Separating an audio signal’s pitched and unpitched frequency components

Ben Vining

Hello everyone,

I am trying to work on a way to separate an audio signal’s pitched and unpitched frequency components, so that I can process them separately in real time. Ideally, something within an FFT would be amazing.

I have read up on the subject, and I’ve found lots of very advanced mathematical algorithms that can be done with the amplitude values of each frequency bin, and the thing that concerns me about trying this approach is that I believe you would have to write all your amplitude values to a buffer~ before you can do your analysis, which to me sounds like a nightmare to try and write, compute, resynthesize, rewrite, etc in real time without things getting mucked up.

The end goal is to apply this analysis technique to the modulator input signal of a vocal harmonizer, that way I can make sure the only frequencies being shifted are the pitched portions of the signal, and I can process the noise portions differently.

So I’m wondering if there is a simpler way to do this, for my desired application. Is it a job for gen~? Does anyone have any experience working with this kind of thing? 😁

double_UG

look at the "MuBu for Max" Package
http://ismm.ircam.fr/mubu/

Ben Vining

This paper proposes finding a signal’s component sinusoids, then determining if each sinusoid’s frequency is within the harmonic series of the sound’s fundamental frequency, to classify each component sinusoid as “pitched” or “unpitched”, then adjusting every individual frequency bin’s amplitude accordingly.

Ross’s suggestion of using vectral~ sounds like it may work — what about using vectral~ to find/track the signal’s component sinusoids as a list of resonant frequencies outside of fft~? Then you just compare each item in the list to the harmonic series for the signal’s fundamental frequency, to assign each sinusoid a 1 or 0, for pitched or unpitched. Then, inside the fft~, each frequency bin receives a 1 or 0 depending on which sinusoid that frequency bin is part of, and each bin’s amplitude is adjusted accordingly.

Or am I on the wrong track here? It seems like the biggest difficulty would be to keep things in sync between the identifying of the sinusoidal components, analyzing all of them, and inside the live fft~ where you need to adjust bin amplitudes in real time.

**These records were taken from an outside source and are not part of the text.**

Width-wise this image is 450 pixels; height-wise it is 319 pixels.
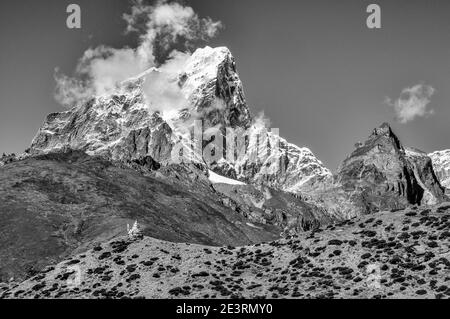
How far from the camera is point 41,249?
193375 mm

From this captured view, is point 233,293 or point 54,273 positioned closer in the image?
point 233,293
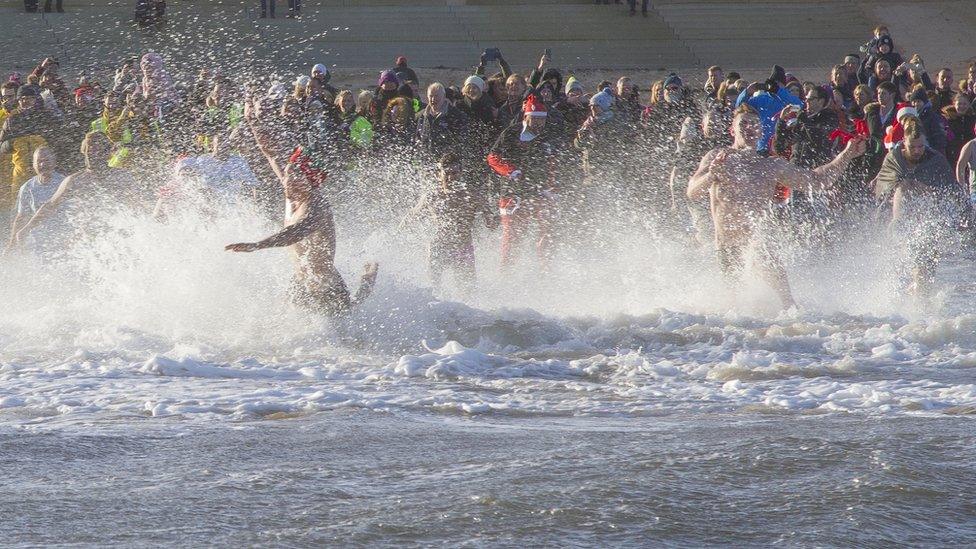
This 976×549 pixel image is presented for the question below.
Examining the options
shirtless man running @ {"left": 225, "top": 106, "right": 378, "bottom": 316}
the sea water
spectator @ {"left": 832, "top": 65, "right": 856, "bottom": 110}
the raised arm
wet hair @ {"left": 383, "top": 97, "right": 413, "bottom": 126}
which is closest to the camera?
the sea water

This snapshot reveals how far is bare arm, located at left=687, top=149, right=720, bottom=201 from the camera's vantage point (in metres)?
9.98

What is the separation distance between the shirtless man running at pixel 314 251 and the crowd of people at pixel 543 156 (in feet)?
0.29

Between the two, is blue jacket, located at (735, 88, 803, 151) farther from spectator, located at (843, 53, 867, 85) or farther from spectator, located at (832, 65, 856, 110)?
spectator, located at (843, 53, 867, 85)

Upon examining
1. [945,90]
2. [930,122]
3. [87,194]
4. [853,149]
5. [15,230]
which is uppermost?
[945,90]

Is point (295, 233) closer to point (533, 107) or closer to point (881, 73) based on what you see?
point (533, 107)

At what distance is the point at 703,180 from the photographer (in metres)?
10.0

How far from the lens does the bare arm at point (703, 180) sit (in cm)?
998

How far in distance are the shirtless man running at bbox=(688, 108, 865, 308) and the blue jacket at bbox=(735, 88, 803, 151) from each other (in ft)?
7.18

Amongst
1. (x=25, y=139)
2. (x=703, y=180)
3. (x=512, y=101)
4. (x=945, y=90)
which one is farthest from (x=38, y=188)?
(x=945, y=90)

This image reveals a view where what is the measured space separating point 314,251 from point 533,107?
3.17 m

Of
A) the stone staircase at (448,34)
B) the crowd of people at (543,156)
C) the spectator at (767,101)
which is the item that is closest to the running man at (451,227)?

https://pdfs.semanticscholar.org/0dd1/a95ea03323db07126aa16f6dd8d7280a1a8b.pdf

Jean-Francois Charles

Note that the technique described in the paper you mention applies only to harmonic signals, not to all "pitched" signals. Pitch is commonly heard even with non-harmonic signals, i.e. signals for which the different sinusoidal components are not integer multiple of a fundamental frequency. Many bells present an illustration of this phenomenon.
That being said, you mention [vectral~], which is a "vector based envelope follower", often used as a "per-bin low-pass filter" inside of [pfft~]. I'm not sure how you would use it for your purpose.
Another idea is to use a denoiser. It will not look at "pitch" but might give you a first approximation of the effect you want to achieve if you are working with recordings where the components of the pitched sounds are greater than the noisy components. Here is an extremely basic denoiser that you could build upon.
Save as denoiser.pfft:

Max Patch

Copy patch and select New From Clipboard in Max.

Main patch:

Max Patch

Copy patch and select New From Clipboard in Max.

Source Audio

Some time ago I made 3 voice harmonizer using
ircam ftm objects.

Max Patch

Copy patch and select New From Clipboard in Max.

Sounded quite ok for live usage.
This was made with max 6 and ftm library 2.6.0 from 2012
I remember each major ftm update broke some functions,
so it might need some tweaks if other lib version is used.